2. Autobiography of a Face by Lucy Grealy--also an excellent read, although I found I was somewhat less drawn in because she wasn't grappling with the issues that are at the forefront of my mind right now (disability studies in a feminist context).
3. The things I've read by Rayna Rapp and Eva Feder Kittay sort of fit in this category--academic pieces with autobiographical components.
4. Past Due: A Story of Disability, Pregnancy, and Birth by Anne Finger.
It sometimes surprises me when I come across really engaging books that I've never heard of before. I'm not sure why I'd be surprised, because there are many excellent books I've never heard of, but I guess I usually assume if something were really good it would have crossed my radar at some point. I approached Past Due with a bit of skepticism for that reason, and I was delightfully surprised to discover how wrong I was. I don't know why I hadn't read this book before, because it's incredibly interesting, and Anne Finger sounds like someone I'd like to know politically and personally.
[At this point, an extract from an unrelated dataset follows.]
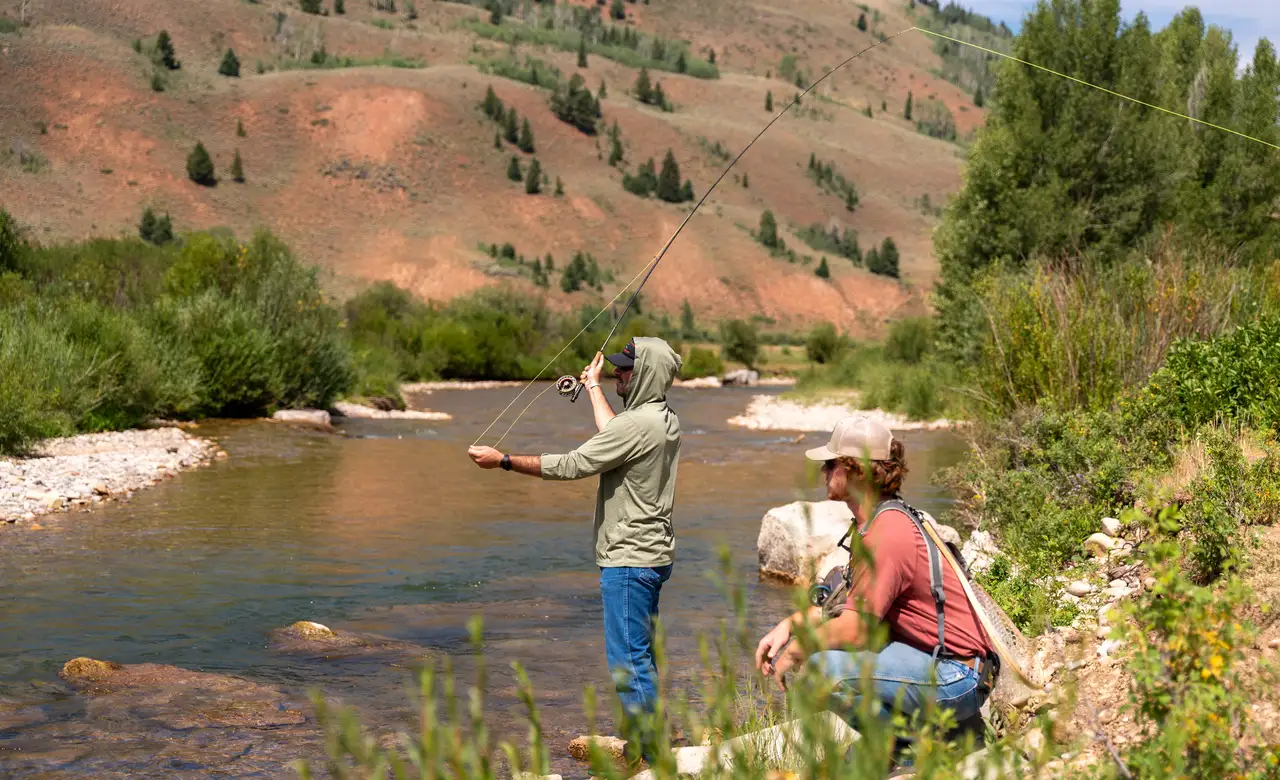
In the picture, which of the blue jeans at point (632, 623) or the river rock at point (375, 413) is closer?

Finger is a feminist activist as well as an activist for disability rights, and her activism often takes place where these fields intersect in reproductive rights. She was disabled by polio as a child, and she worked in an abortion clinic during the Reagan years when clinics were being bombed and set on fire. Like Rayna Rapp (who appears in the book), she's a passionate advocate for women's right to terminate pregnancies, but she's also quite concerned about the ease with which society suggests we terminate any fetus designated "defective." At one meeting of feminist activists, she gives a presentation on abortions of disabled fetuses as genocide. She reports,
When the discussion period began, I felt like a heretic. Wasn't it a terrible burden on women to have to care for disabled children? Shouldn't disabled infants be allowed to escape the misery of their lives? "I was glad when my daughter was born quote-unquote normal--do I have to feel guilty about that?"
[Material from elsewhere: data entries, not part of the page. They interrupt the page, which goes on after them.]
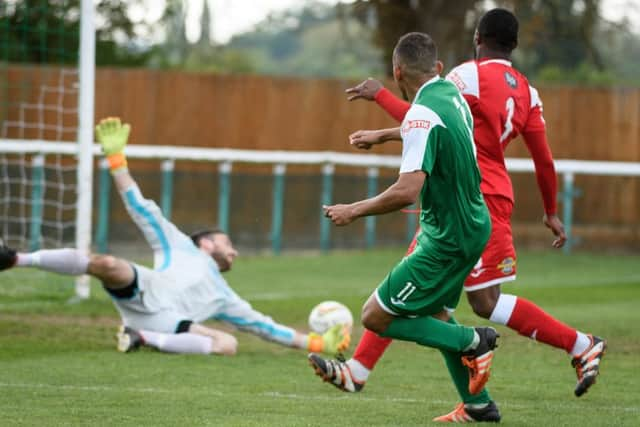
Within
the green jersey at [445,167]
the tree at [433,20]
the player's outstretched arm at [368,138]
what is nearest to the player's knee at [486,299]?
the green jersey at [445,167]

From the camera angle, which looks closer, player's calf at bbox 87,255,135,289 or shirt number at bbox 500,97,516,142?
shirt number at bbox 500,97,516,142

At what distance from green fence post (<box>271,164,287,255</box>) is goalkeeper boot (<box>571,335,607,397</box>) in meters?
13.1

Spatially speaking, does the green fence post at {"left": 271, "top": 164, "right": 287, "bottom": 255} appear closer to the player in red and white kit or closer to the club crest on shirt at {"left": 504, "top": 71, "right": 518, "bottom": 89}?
the player in red and white kit

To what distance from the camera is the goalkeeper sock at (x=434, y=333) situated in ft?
20.5

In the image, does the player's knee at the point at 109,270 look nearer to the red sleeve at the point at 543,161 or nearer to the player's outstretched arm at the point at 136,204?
the player's outstretched arm at the point at 136,204

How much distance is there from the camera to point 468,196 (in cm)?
611

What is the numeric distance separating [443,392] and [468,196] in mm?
1917

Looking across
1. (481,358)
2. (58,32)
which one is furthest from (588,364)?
(58,32)

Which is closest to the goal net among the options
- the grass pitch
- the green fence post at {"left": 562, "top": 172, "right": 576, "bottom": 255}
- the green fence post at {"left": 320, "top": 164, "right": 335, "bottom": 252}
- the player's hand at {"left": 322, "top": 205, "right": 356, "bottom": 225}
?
the grass pitch

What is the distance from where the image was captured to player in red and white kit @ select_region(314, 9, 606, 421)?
6.90 m

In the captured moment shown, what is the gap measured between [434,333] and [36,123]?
1442 centimetres

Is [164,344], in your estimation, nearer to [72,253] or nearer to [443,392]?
[72,253]

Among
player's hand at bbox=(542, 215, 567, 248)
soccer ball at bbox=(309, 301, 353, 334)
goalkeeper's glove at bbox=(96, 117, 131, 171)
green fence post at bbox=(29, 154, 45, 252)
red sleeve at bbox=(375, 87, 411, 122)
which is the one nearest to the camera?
red sleeve at bbox=(375, 87, 411, 122)

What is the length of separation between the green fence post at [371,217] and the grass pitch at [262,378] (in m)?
6.65
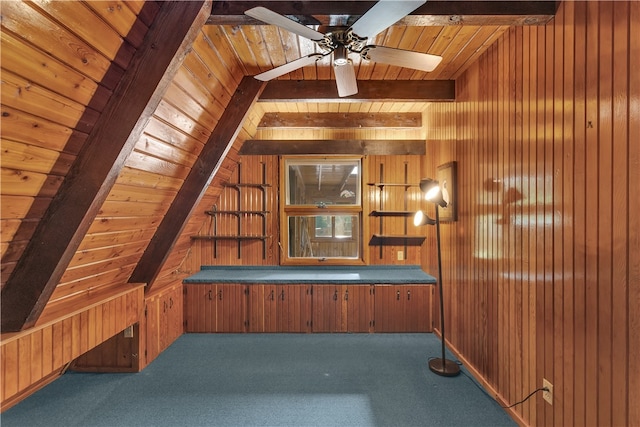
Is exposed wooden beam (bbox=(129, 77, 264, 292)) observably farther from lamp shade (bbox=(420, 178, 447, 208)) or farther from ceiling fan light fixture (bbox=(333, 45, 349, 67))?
lamp shade (bbox=(420, 178, 447, 208))

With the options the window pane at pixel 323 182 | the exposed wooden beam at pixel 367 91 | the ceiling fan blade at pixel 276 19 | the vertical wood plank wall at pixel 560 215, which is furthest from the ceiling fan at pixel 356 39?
the window pane at pixel 323 182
What it all boiled down to was, did I really think that disabled people were as good as everyone else? Was I really saying that a disabled life was worth living?
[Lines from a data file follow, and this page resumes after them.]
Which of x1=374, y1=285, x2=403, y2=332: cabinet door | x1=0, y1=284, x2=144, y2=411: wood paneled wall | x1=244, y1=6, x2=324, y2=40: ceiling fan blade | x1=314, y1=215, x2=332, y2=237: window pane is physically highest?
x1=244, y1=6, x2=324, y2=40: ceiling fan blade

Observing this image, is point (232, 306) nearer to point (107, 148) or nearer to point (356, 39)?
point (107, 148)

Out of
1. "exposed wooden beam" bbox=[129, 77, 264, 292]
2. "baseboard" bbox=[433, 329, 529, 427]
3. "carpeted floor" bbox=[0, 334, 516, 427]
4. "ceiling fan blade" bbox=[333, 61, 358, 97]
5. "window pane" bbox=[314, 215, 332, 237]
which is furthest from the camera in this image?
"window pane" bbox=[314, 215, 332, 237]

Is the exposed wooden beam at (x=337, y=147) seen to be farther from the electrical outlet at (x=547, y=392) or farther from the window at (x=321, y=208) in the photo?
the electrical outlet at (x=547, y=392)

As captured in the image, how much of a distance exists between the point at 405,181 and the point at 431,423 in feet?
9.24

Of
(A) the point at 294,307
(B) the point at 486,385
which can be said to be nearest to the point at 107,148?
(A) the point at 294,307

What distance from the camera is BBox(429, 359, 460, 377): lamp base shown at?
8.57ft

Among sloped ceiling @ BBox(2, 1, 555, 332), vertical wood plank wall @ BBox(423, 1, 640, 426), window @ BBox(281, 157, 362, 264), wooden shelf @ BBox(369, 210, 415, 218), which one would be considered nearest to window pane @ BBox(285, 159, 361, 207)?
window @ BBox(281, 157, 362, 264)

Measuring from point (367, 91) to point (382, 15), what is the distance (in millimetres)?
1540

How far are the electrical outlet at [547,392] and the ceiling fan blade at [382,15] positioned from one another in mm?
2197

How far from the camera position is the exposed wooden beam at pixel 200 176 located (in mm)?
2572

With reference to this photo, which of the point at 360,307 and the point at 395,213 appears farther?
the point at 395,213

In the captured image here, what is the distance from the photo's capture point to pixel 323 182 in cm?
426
And then she has a baby who has a very difficult entry into the world, who is hooked up to various machines in the NICU for almost two weeks, and who is a likely candidate for brain damage and other disabilities. They spend the first several months of his life not knowing, and dealing with competing diagnoses. She doesn't wish he was dead, but she often wishes that he would be just fine, and have no disabilities at all. She grapples with this wish, with what it says about her life and her politics: "It's my own internalized oppression that makes me fear having a disabled child, but it's not just that. It's the knowledge that being non-disabled is easier than being disabled. More so in this society than in others, but not just in this society. In any world I can imagine."
She faces her fears, faces what it would mean to have a disabled child, and I get the impression that this experience complicates but doesn't undermine her beliefs. Ultimately there's no moral to the story, but it's thoughtful and engrossing. It made me want to teach a class on feminist disability studies so that I could teach this book--and Testing Women, Testing the Fetus, too.